Cara gazed at her sister’s flushed face and took a deep

breath. She wasn’t going to lose her temper. She’d vowed

to sort out all the friction between them over the next few

days. She couldn’t ruin it all with one massive row. ‘Mum’s

dead,’ she said gently. ‘Dad marrying again doesn’t mean

he doesn’t remember her or miss her. It’s a new beginning

for him. You’re marrying Simon, for God’s sake. Can’t you

be happy for Dad?’

‘You’re so naive,’ Evie said hotly. ‘That’s always been

your problem. You let people walk all over you, Cara. You

do it in work or you’d have been promoted by now. I’ve no

control over your life but I won’t let Dad get walked all

over by that bitch!’

Cara gaped at her, shocked. ‘I don’t let people walk all

over me!’ she stuttered.

‘Yes, you do,’ fired back Evie heatedly, not even thinking

what she was saying because she was so hysterical. ‘I’ve

told you a hundred times to demand a raise so you can

afford more than that ice box of a flat you and Phoebe live

in, but you don’t pay any attention.’

‘It’s none of your business what I get paid,’ roared Cara,

finally getting angry.

‘It is because I’m your sister!’ roared back Evie.

‘Yeah, my sister, not my bloody mother!’ shrieked Cara.

‘And don’t you forget it. You think you can boss us all

around, even Dad. Well, you can’t. Keep your stuck up

little nose out of my affairs!’

‘Somebody has to stick their nose into your affairs

because you can’t handle them very well, can you?’

Evie was scarlet in the face now, her eyes feverish. She

barely knew what she was saying. She knew she’d said far

too many awful things but shock meant she couldn’t stop.

It was all too much for Cara. The misery of the past few

days, her awful hangover, and the damned bus breaking

 

down all caught up with her. She finally snapped.

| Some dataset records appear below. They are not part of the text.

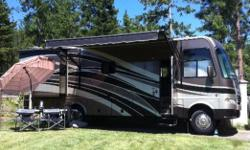 PRICED TO SELL Gently Used, LIKE NEW 2013 Daybreak A Class 6,267 Miles Ford V-10 Engine Diamond Coat Protection Sleeps 2-4 comfortably Two Slides - Kitchen & Bedroom Seperate Shower Two Flat Screen TV's, DVD Player Large fridge Walk around Queen Size Bed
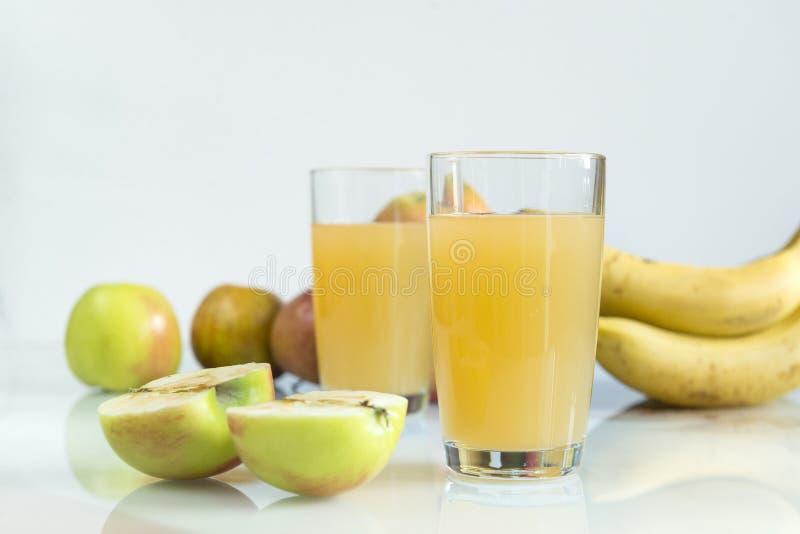 2 стекла яблочного сока, сока в стеклах, свежих яблоках на a стоковое фото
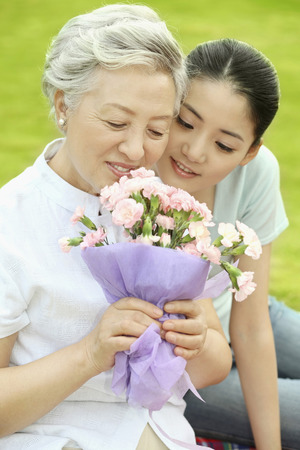 Senior woman and woman smelling bouquet of flowers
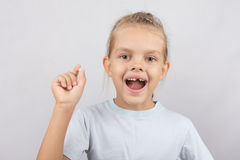 Girl holds the tooth in his hand and his mouth open showing a hole between the teeth Royalty Free Stock Images
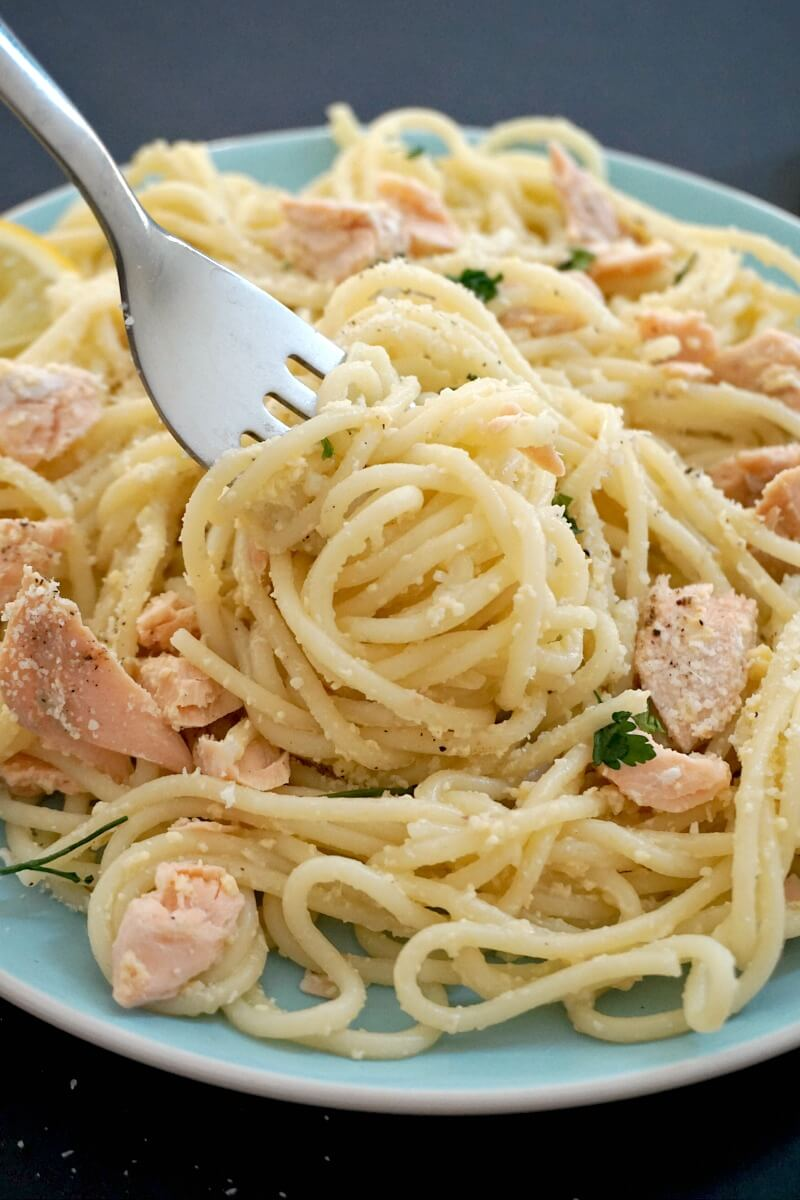 A close-up shoot of a plate with salmon pasta carbonara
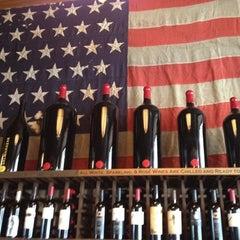 Photo taken at Bounty Hunter Wine Bar & Smokin' BBQ by Tiffany L. on 8/4/2012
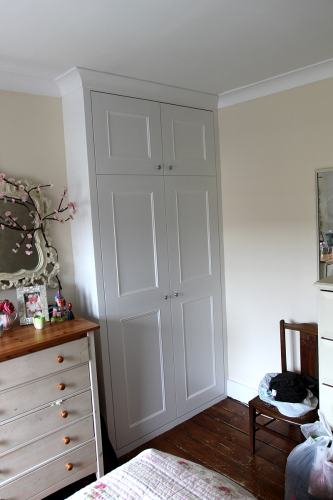 Bespoke alcove Wardrobe with coving to match existing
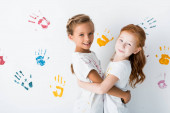 Fotografie happy kids hugging near hand prints on white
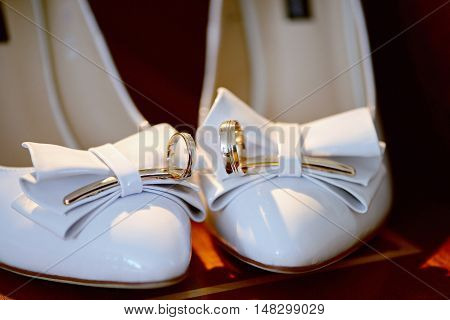 Beautiful Wedding Rings For Bride And Groom. Beauty Of Wedding Accessories Indoors. Close-up Bridal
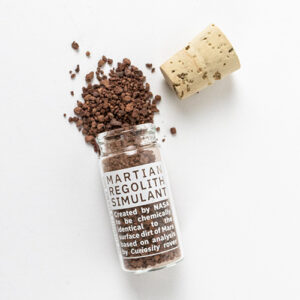 A vial of the simulated Mars soil with the simulant pouring out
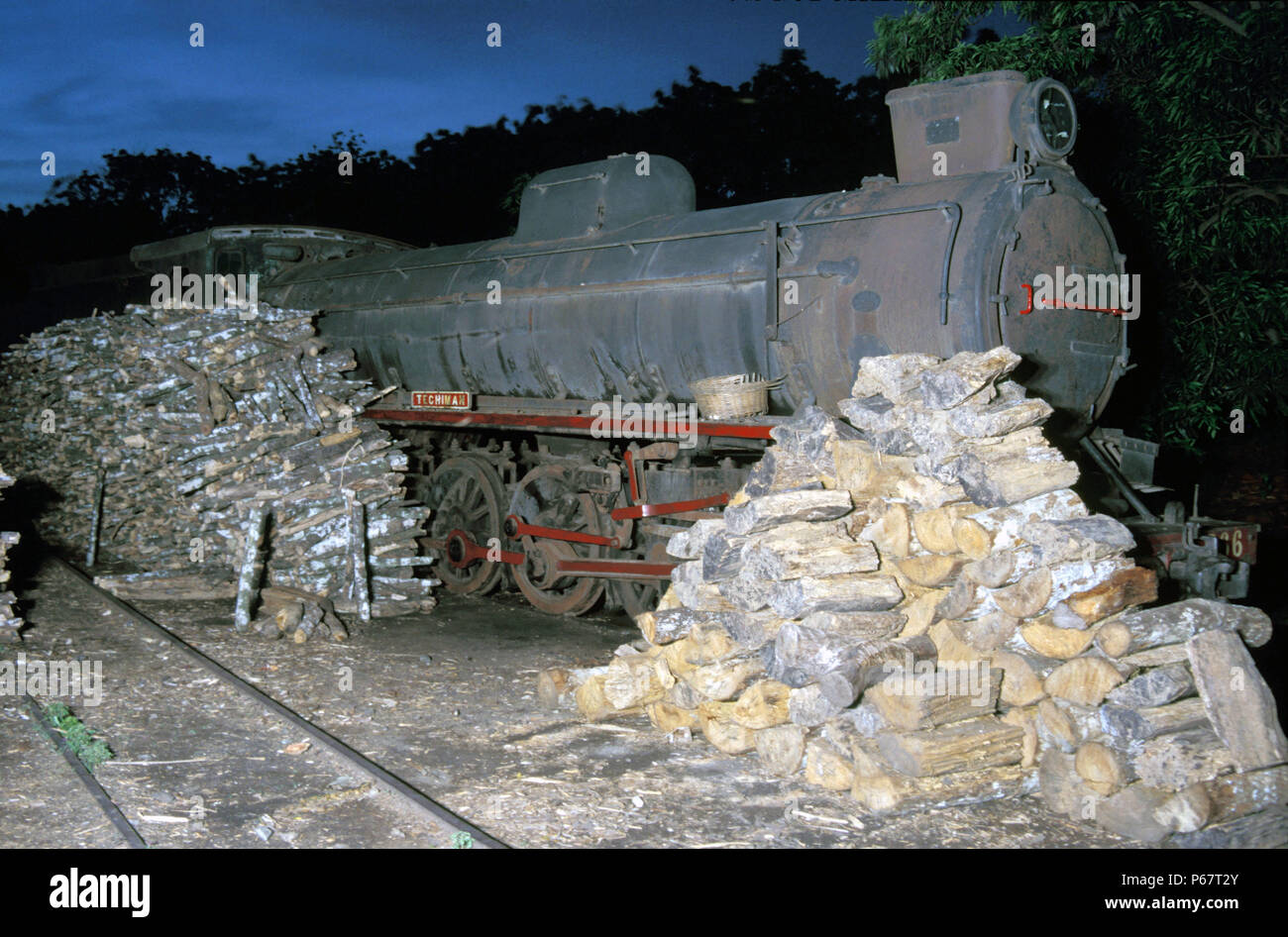 Piles of logs for lighting up steam locomotives at Accra shed Ghana. The locomotive is Vulcan Foundry 4-8-2 No.266' Techiman'. - Stock Image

‘You don’t know anything about me or my life because I

don’t tell you anything and you don’t ask,’ she said, her

voice icily calm. ‘I’m closer to the bus driver on the 16A

than I am to my own sister because I can’t handle your

petty small-mindedness, your conviction that you know

everything and your jealousy.’

‘Jealousy?’ screamed Evie, too stunned to care how

much noise she made. ‘What jealousy? What have I got to

be jealous of you for?’

‘Because I’m not some uptight cow who’s got a pole up

her backside and always thinks she’s right. And,’ Cara said

vehemently, ‘who’s marrying a bloke equally as bloody

boring and rigid just because he asked her! I can tell you

something - if you’re not going to Dad’s wedding, I’m not

going to put on a brave face of it when you marry pofaced

bloody Simon.’

With that, Cara threw her fork on to the table where it

hit her plate with a resounding clatter that roused both

dogs. She stomped out of the kitchen and pounded noisily

up the stairs, the way she had when she was a child and

Evie had given out to her for something.

Evie ran a hand faintly over her forehead, feeling the

beginnings of a terrible headache. What had she said?

Terrible, terrible things. Cara would never forgive her.

Whatever had happened to them? They’d been so close

once. What had turned them into strangers, people who

found it easier to hurt each other than to comfort? What

had made Cara so bitter, so angry? Wearily, she sank her

feverish head on to the cool of the old wooden table and

wished Christmas would disappear in a puff of smoke.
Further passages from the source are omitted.